Detroit could build many more attractive and efficient gasoline-powered vehicles now, and a national policy to accelerate fleet replacement would reduce imports, spur growth and create jobs much more rapidly than investments in battery and electric technologies.
To keep Chinese products artificially inexpensive on U.S. store shelves, Beijing undervalues the yuan by 40 percent. It accomplishes this by printing yuan and selling those for dollars other currencies in foreign exchange markets. Annually, those purchases exceed $450 billion or 10 about percent of China’s GDP 35 percent of its exports.
President Obama has pleaded with China to stop manipulating its currency, but Beijing shrewdly recognizes President Obama lacks the will to meaningfully counter Chinese mercantilism with strong, effective actions; hence, Beijing offers token gestures and cultivates political support among U.S. businesses like Caterpillar who lead in outsourcing jobs to China and profit from Chinese protectionism at the expense of American workers.
President Obama should impose a tax on dollar-yuan conversions in an amount equal to China’s currency market intervention divided by its exports—currently, about 35 percent.
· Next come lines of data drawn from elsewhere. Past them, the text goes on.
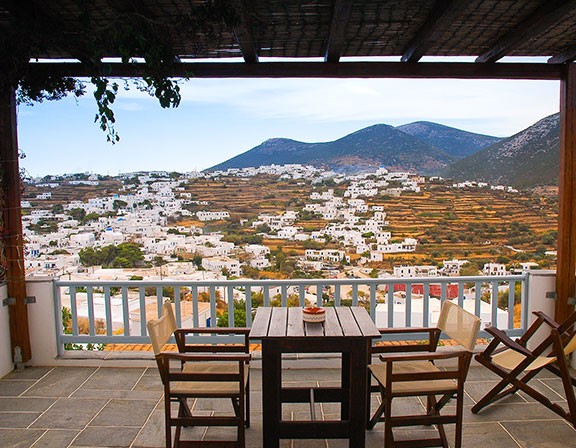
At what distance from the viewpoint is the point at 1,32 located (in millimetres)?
3051

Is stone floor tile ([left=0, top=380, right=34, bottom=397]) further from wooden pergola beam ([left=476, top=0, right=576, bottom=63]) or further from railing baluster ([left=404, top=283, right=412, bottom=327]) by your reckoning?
wooden pergola beam ([left=476, top=0, right=576, bottom=63])

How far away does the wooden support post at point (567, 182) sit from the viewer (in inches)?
155

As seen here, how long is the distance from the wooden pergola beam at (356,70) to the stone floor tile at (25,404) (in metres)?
2.85

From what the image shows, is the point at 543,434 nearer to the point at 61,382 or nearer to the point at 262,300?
the point at 262,300

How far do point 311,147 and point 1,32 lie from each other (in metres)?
4.08

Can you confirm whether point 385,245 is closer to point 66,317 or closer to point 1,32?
point 66,317

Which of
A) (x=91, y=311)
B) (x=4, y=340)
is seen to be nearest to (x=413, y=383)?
(x=91, y=311)

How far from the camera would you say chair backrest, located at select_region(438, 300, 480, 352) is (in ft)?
8.43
That would neutralize China’s currency subsidies that steal U.S. factories and jobs. It is not protectionism; rather, in the face of virulent Chinese currency manipulation and protectionism, it is self defense.
Banks
Even with effective responses to oil import dependence and Chinese mercantilism, most small businesses would need credit from regional banks to expand.
Unfortunately, the Treasury used the TARP to recapitalize Wall Street banks and trading houses, like Goldman Sachs , that are now again paying record bonuses in the range of $150 billion or 1 percent of GDP to a handful of Wall Street traders and executives.
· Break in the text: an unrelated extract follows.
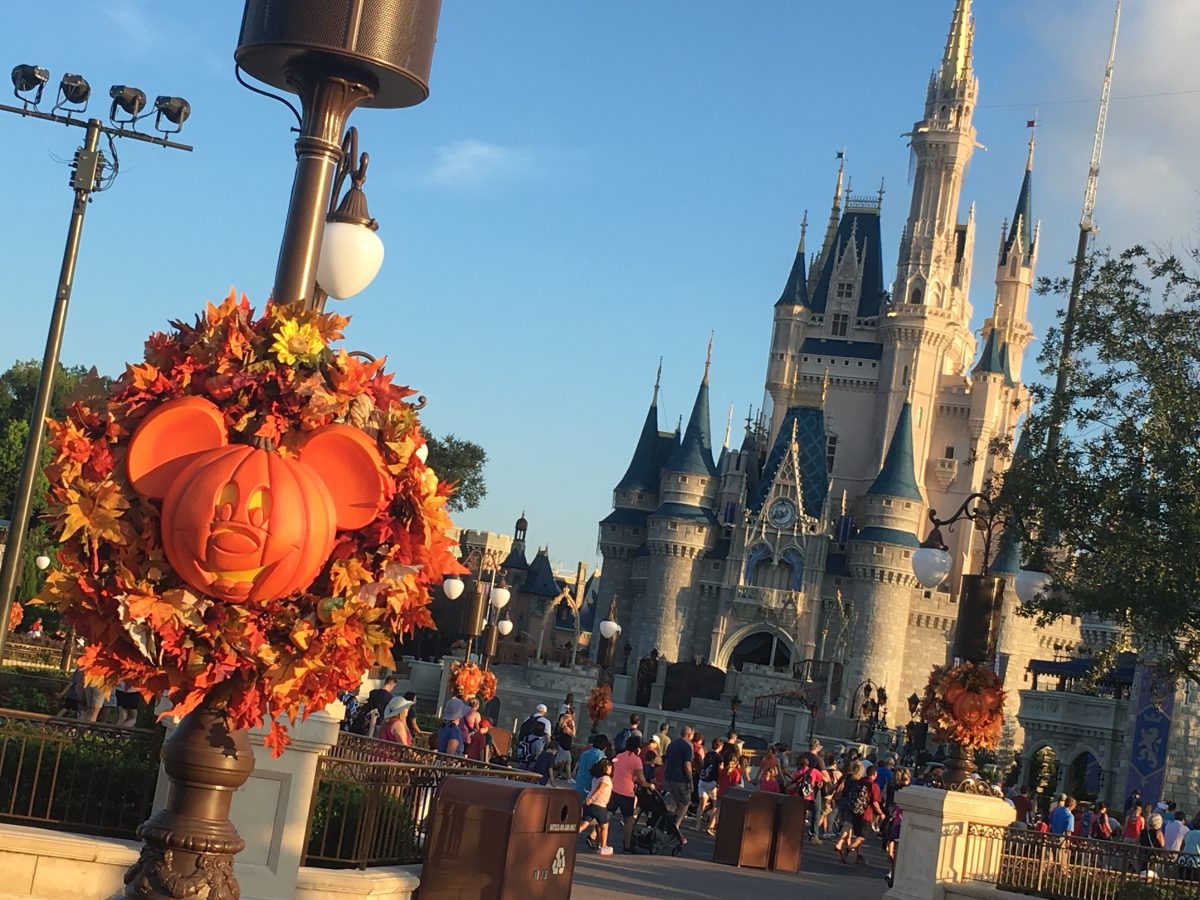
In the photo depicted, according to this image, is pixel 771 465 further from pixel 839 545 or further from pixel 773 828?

Treasury did not create a “Bad Bank”—an analog to the Savings and Loan Crisis Resolution Trust—to rehabilitate the Main Street banks. Many of those banks were blindsided by Wall Street trading and the credit crisis, and are now stuck with bad commercial mortgages and securities backed by those loans.
While Wall Street pays bank executives 5 or 10 million dollars a year with the $3 trillion in taxpayer money ploughed into Wall Street by the Federal Reserve and TARP, as many as 3000 of the 8000 regional banks may disappear through failure or acquisition by larger brethren.
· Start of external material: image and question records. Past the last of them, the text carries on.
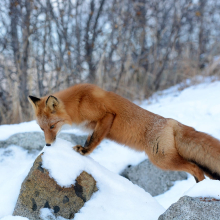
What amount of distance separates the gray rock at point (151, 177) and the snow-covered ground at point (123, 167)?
0.09m

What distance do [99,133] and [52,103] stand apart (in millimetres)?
599

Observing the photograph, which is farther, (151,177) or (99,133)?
(151,177)

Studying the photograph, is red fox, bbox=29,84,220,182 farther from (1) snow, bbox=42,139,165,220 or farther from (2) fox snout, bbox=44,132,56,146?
(1) snow, bbox=42,139,165,220

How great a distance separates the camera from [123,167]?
11.5ft

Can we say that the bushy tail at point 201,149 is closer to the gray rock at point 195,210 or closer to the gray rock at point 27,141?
the gray rock at point 195,210

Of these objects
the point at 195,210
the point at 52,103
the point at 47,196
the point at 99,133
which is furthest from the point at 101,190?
the point at 52,103

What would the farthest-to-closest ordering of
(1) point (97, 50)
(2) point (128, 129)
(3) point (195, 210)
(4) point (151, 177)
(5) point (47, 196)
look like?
(1) point (97, 50)
(4) point (151, 177)
(2) point (128, 129)
(5) point (47, 196)
(3) point (195, 210)

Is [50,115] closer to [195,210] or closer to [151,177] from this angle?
[195,210]

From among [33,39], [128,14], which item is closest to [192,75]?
[128,14]

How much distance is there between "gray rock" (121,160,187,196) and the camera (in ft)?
10.9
Washington provided Wall Street with taxpayer cash to monopolize banking. Now those banks are pushing down CD rates the elderly receive on savings, jacking up credit card fees, and setting aside credit for big multinationals that outsource more jobs than they create. Meanwhile, disappearing small banks have no cash to lend the small businesses to create jobs.
To fix small banks, Congress should use repaid TARP money to create a Resolution Trust to purchase loans and securities from regional banks. That trust could work out the loans and securities over several years and return a profit to the taxpayers. Smaller banks would then have the funds to lend and stay in business.
Peter Morici is a professor at the Smith School of Business, University of Maryland, and former Chief Economist at the U.S. International Trade Commission.